W intencji uchodźców modlono się 14 stycznia podczas Mszy św., którą w kościele św. Pawła Apostoła w Bielsku-Białej sprawował ks. Przemysław Sawa, duszpasterz Szkoły Ewangelizacji Cyryl i Metody. W okolicznościowej liturgii – oprócz Polaków – wzięli udział Ukraińcy i Rumuni. Dla podkreślenie międzynarodowego aspektu tej uroczystości niektóre czytania, modlitwę wstawienniczą czy prefację eucharystyczną wypowiadano w językach zaproszonych na nią gości.
– Kto ma dać nadzieję światu jak nie ty? Kto ma zapalić światło miłości, pojednania, wyciągnięcia ręki do potrzebującego jak nie chrześcijanie? – pytał retorycznie ks. Sawa. I przypomniał, że bycie chrześcijaninem zakłada wejście w postawę misjonarza, który świadczy o Jezusie przez swe życie, głoszenie Ewangelii, dobre słowo, zakasane ręce do roboty. – Szczególną misją dla nas jest wyzwanie współczesnego świata i Europy, jakim są migranci i uchodźcy. To jest powinność moralna, by być jak Jezus, by Jezusa zobaczyć w potrzebującym.
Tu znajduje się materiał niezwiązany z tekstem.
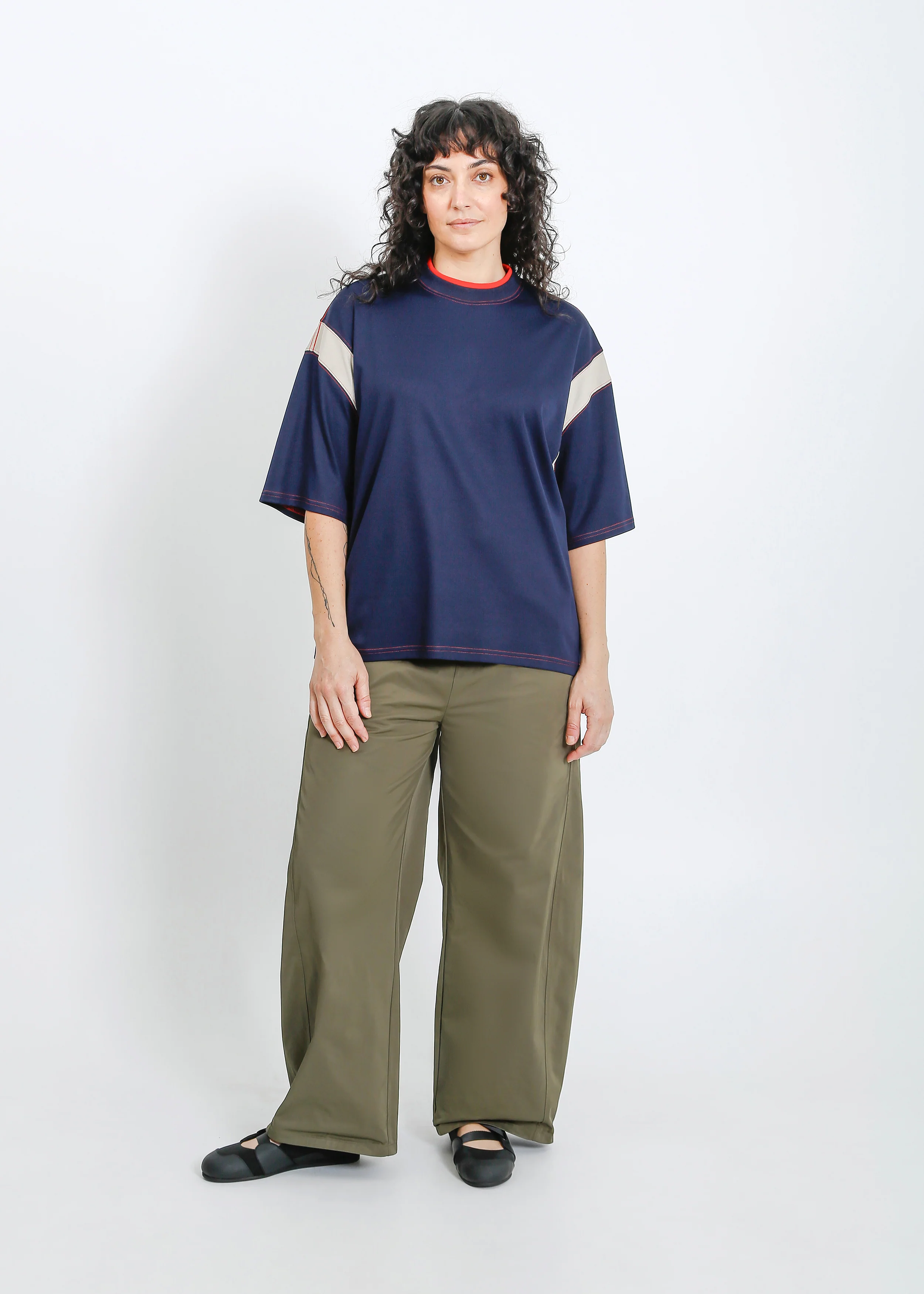 Cassio Oversize Tee / Navy-Fog - Image 10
My nie możemy się tylko modlić, ale musimy działać. I wzywam dzisiaj wszystkich: Pomóc trzeba ludziom, tym którzy żyją obok nas – apelował ks. Sawa. Duchowny wskazał przy tym na konkretne programy, które wychodzą naprzeciw ludzkiej biedzie i nieszczęściu: Rodzina Rodzinie, Pomoc Kościołowi w Potrzebie, projekty Caritasu. Przypomniał także, że papież Franciszek wzywa chrześcijan do działania na rzecz uchodźców, do ich przyjęcia, chronienia, integracji. Według Ojca Świętego proces integracji nigdy się jednak nie uda, jeśli Europa wciąż będzie negować własne dziedzictwo i tożsamość chrześcijańską. – To, co dziś Europa nazywa integracją, nie jest nią. Jest wypychaniem chrześcijaństwa. To jest walka z chrześcijaństwem i wielu chciałoby wykorzystać do tego celu biednych ludzi – zaznaczył kaznodzieja. Przy tej okazji zaapelował o pomoc w odbudowaniu uchodźcom ich domów, kościołów, cerkwi, szpitali, a nawet meczetów.
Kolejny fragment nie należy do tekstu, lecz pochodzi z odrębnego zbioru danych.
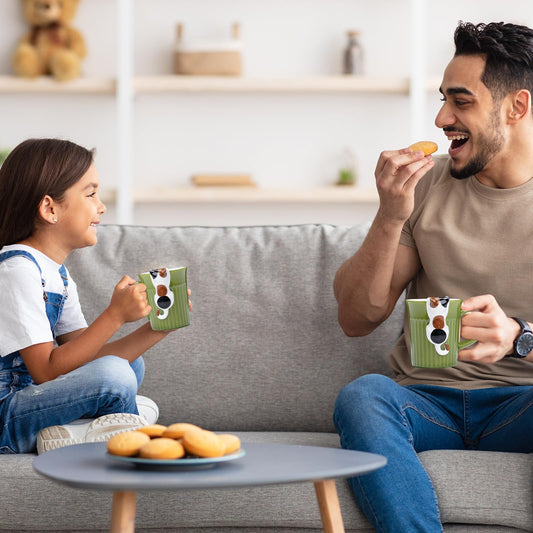 Taza gato espiando – ¡Mira quién se coló en tu taza!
Liturgię zwieńczyło uroczyste „Te Deum”, po którym wierni zostali zaproszeni na modlitwę o uzdrowienie. Jak zapowiedział ks. Sawa, SECiM zamierza w niedługim czasie zorganizować kurs języka ukraińskiego, aby z Dobrą Nowiną wyjść do przebywających na Podbeskidziu imigrantów zarobkowych z tego kraju. Wszystkich przybyłych, łącznie z obcokrajowcami, zaprosił również do stałego udziału w Mszach św., w które zaangażowana jest SECiM.